**TASKS FOR THIS EXERCISE**
1 > Using the court opinion, answer each question:
(a) Which court decided the case?
(b) Who appeared for the appellee?
(c) What conviction does Robert Lewis Clark appeal?
2 > Can you set down the part of the court opinion starting with "March 23, 2006." and going on through "follow, we affirm.", keeping every word and mark unchanged?

**EXTRACT TO READ**
The STATE.No. A05A2336. Court of Appeals of Georgia.
March 23, 2006. *105 Gerald P. Word, Carrollton, for appellant.
Peter J. Skandalakis, District Attorney, Anne C. Allen, Assistant District Attorney, for appellee.
BARNES, Judge.
Robert Lewis Clark appeals his kidnapping conviction, contending that the trial court erred in failing to grant his motion for directed verdict because of a fatal variance between the indictment and the proof. He also asserts that the trial court denied him his right to represent himself at trial because he needed hearing transcripts and legal materials; failed to enforce witness subpoenas; erred in allowing prejudicial hearsay testimony; and erred in allowing the State to comment on the witnesses' credibility. Finally, he contends that the court's kidnapping charge was argumentative and improper. For the reasons that follow, we affirm.

**INFORMATION SUPPLIED**
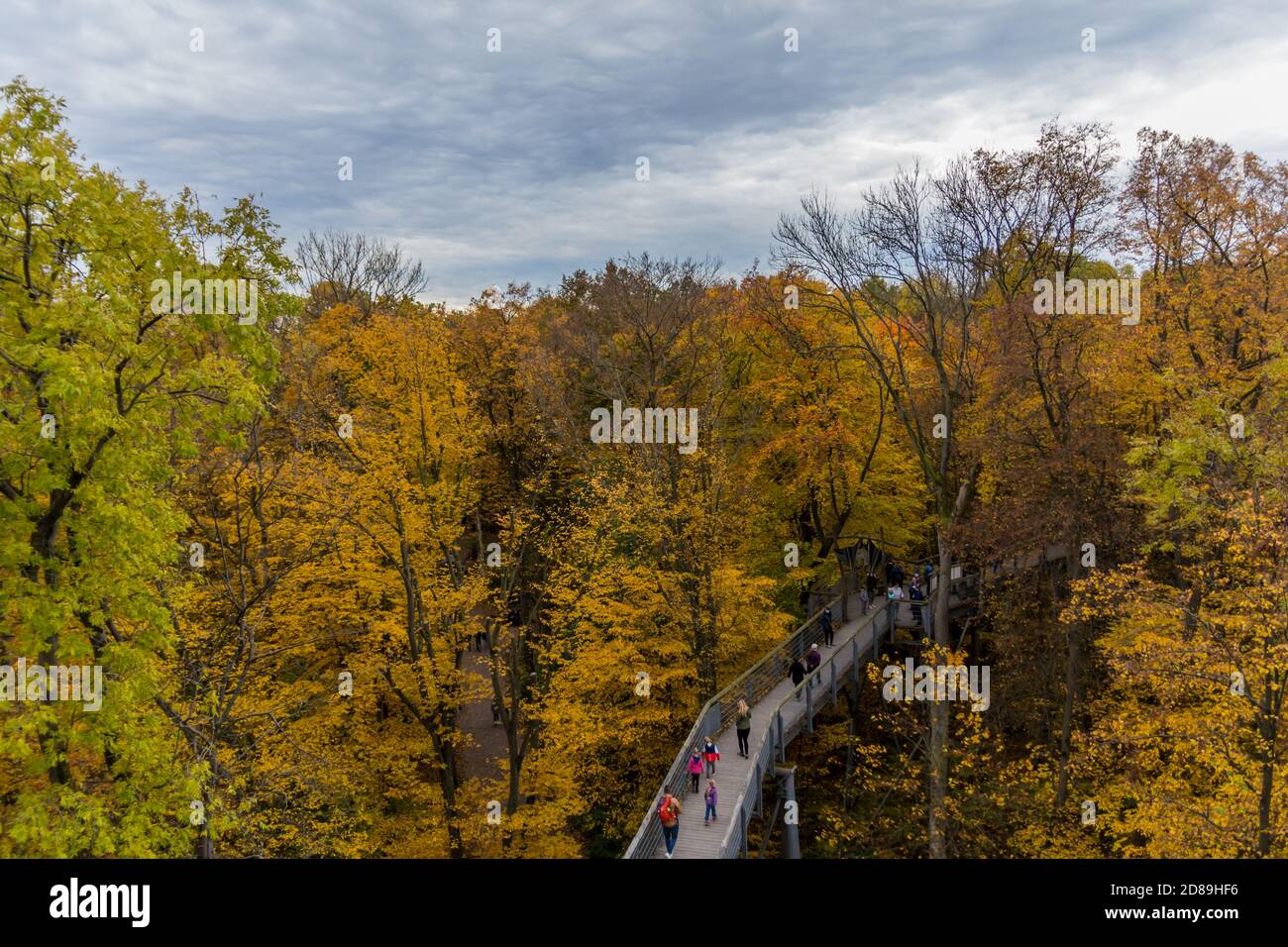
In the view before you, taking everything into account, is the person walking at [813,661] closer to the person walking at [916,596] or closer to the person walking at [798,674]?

**ANSWERS TO THE EXERCISES**
1 >
(a) The Court of Appeals of Georgia.
(b) Peter J. Skandalakis, District Attorney, and Anne C. Allen, Assistant District Attorney.
(c) His kidnapping conviction.

2 >
March 23, 2006. *105 Gerald P. Word, Carrollton, for appellant.
Peter J. Skandalakis, District Attorney, Anne C. Allen, Assistant District Attorney, for appellee.
BARNES, Judge.
Robert Lewis Clark appeals his kidnapping conviction, contending that the trial court erred in failing to grant his motion for directed verdict because of a fatal variance between the indictment and the proof. He also asserts that the trial court denied him his right to represent himself at trial because he needed hearing transcripts and legal materials; failed to enforce witness subpoenas; erred in allowing prejudicial hearsay testimony; and erred in allowing the State to comment on the witnesses' credibility. Finally, he contends that the court's kidnapping charge was argumentative and improper. For the reasons that follow, we affirm.